An Artist's Journey Through Sin: Learning to Forgive Oneself

Something interesting that I noticed while reading Joyce's A Portrait of the Artist as a Young Man was how huge of a role confession played in the book. Stephen must confess his sins to the priest and is given a penance to help redeem himself. Despite this, he constantly struggles with finding it within himself to forgive his own actions. This is an interesting twist on my Big Question. Stephen denies his senses as a means of his own personal penance (Chapter 4), constantly telling himself that he is horrible and always reflecting back to the sermon on hell (Chapter 3). He considers becoming a priest himself, but he cannot imagine having to listen to other people confess their own sins to him.

It isn't until he truly finds himself that he can forgive himself for his actions. Once he realizes how much his experiences shape him and his art, he realizes that what he did may have been wrong, but it was actually the right thing for him to do. He is able to forgive himself for his actions and fully understand how he needs experiences to write, to become a poet. This whole thing contributes to his journey as an artist, and in turn, his heroic journey.

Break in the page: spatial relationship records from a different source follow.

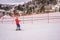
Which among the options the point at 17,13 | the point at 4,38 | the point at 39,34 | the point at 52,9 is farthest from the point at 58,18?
the point at 4,38

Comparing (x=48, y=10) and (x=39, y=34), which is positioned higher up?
(x=48, y=10)

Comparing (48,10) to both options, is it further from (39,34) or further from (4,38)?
(4,38)

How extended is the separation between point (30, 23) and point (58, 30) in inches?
11.2

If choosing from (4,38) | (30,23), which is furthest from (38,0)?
(4,38)

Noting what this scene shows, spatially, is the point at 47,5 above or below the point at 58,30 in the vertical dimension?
above

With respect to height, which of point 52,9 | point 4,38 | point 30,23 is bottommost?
point 4,38

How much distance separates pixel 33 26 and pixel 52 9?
0.25 metres

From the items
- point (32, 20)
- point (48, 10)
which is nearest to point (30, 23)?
point (32, 20)

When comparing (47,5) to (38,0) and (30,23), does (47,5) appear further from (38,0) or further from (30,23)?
(30,23)

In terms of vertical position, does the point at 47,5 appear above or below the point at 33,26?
above

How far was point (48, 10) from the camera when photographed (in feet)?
6.95

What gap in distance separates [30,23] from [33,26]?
1.7 inches

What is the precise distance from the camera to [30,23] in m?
2.12

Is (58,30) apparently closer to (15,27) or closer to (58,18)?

Joyce's novel has added an interesting new facet to my Big Question. I think it is interesting how Stephen does not long for the forgiveness of others, but rather forgiveness from himself. I think forgiving oneself is the hardest because you know every aspect and it is an interal battle that you experience. Stephen becomes a stronger man and artist for enduring it.

Forgiveness During the Holocaust: A Perspective from The Book Thief

In Markus Zusak's novel The Book Thief, Liesel must learn to forgive her own people for following Hitler's ideology and persecuting the Jews. She befriends Max, a young Jewish man who her foster parents are hiding in their basement. The two develop an unlikely friendship, and through his stories about his life and how he feels about being persecuted, Liesel must come to terms with the fact that she is not like the other German people who openly hate and harm the Jews. She also must learn to forgive them for burning what she finds to be the most prized objects--books.

For much of the novel, Liesel feels resentment towards many of the people she encounters--her mother for abandoning her, her neighbor for how she treats her foster family, even her own people. But as she grows up and learns more an more about each person and why they are they way they are, she slowly begins to forgive each one of them. Through an understanding she develops a respect for decisions that she never dreamt of having before. Her interactions with Max teach her that life is far too short and fragile to waste on holding grudges or hating your fellow man.

Max also struggles with forgiveness. He writes stories like "The Standover Man" in an effort to work through his own hatred for Hitler and how people were blindly following him and his word. Liesel helps him in the same way he helps her. After returning from the concentration camp, he knows he cannot hate all Germans, because he knows that they were manipulated and fed propaganda. He had encountered enough Germans who disagreed with Hitler that he knew he could not despise them all. The easiest thing for him to do is to forgive them for what they had unknowingly done.